Quest’anno alla Musikverein di Vienna il pubblico come sempre selezionatissimo – per le prenotazioni impossibili e per i prezzi stellari – ha apprezzato la prima conduzione del giovane venezuelano Gustavo Dudamel, 36 anni da compiere, una scelta che ha “rinfrescato” l’albo dei maestri che hanno salito il podio della sala da concerto di Bösendorferstrasse. Dudamel ha puntato su un approccio rispettoso anche nelle parti più “scherzose” del concerto, in cui da tradizione i direttori d’orchestra “giocano” con i musicisti e con il pubblico. Peraltro il giovane direttore sudamericano ha diretto la famosissima An der schönen blauen Donau, Sul bel Danubio blu, proprio a 150 anni dalla prima esecuzione. “Ora posso morire felice – ha detto Dudamel dopo la prima prova del valzer – Ho diretto l’orchestra con il più bel valzer del mondo”. Come si sa il Danubio blu – il più noto valzer di Johann Strauss jr – è insieme alla Marcia di Radetzky uno dei bis del concerto di Capodanno di Vienna, all’inizio del quale il maestro augura il buon anno alla platea. E il venezuelano se l’è cavata anche con il tedesco.

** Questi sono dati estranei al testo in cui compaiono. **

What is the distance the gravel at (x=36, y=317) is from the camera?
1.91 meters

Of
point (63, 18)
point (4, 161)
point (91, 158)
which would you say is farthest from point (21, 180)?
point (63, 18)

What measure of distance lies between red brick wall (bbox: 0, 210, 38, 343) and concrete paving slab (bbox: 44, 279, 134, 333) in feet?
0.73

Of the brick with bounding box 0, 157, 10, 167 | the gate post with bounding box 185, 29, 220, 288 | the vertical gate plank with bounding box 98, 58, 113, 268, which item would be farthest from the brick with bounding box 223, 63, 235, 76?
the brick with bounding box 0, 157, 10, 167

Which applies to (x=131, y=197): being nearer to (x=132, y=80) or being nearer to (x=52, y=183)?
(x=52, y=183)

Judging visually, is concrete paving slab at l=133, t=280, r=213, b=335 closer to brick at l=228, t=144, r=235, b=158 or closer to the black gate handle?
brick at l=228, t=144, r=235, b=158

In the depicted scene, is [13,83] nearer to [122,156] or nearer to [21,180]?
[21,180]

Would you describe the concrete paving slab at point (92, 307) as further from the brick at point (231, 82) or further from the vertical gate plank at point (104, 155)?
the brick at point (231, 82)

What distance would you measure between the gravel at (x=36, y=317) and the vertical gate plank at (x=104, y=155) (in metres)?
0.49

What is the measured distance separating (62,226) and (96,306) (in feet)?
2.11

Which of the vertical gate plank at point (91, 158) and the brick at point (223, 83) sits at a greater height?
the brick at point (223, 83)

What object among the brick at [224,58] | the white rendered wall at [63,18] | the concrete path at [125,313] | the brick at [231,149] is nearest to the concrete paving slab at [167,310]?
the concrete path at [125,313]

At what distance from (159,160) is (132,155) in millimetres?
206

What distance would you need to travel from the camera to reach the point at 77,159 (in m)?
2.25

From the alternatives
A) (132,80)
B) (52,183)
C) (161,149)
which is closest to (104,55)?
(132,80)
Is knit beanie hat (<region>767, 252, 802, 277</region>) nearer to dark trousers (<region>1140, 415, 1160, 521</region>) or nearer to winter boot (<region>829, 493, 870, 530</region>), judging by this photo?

Anche quest’anno la Rai ha trasmesso il Concerto di Capodanno di Vienna in differita su Rai2 per lasciare spazio alla diretta del concerto del teatro La Fenice di Venezia. Circostanza che ha provocato la protesta del senatore di Forza Italia Francesco Giro, ex sottosegretario alla Cultura: “Il prossimo anno sarà Riccardo Muti a dirigere il concerto di Capodanno dei Wiener da Vienna. Speriamo che la Rai se ne accorga perchè anche quest’anno, come gli anni precedenti, si è consumata a viale Mazzini la vergogna del celebre concerto da Vienna trasmesso non in diretta su Rai Uno ma in differita su un canale minore. Vergogna! Con Muti su podio non dovrà accadere”.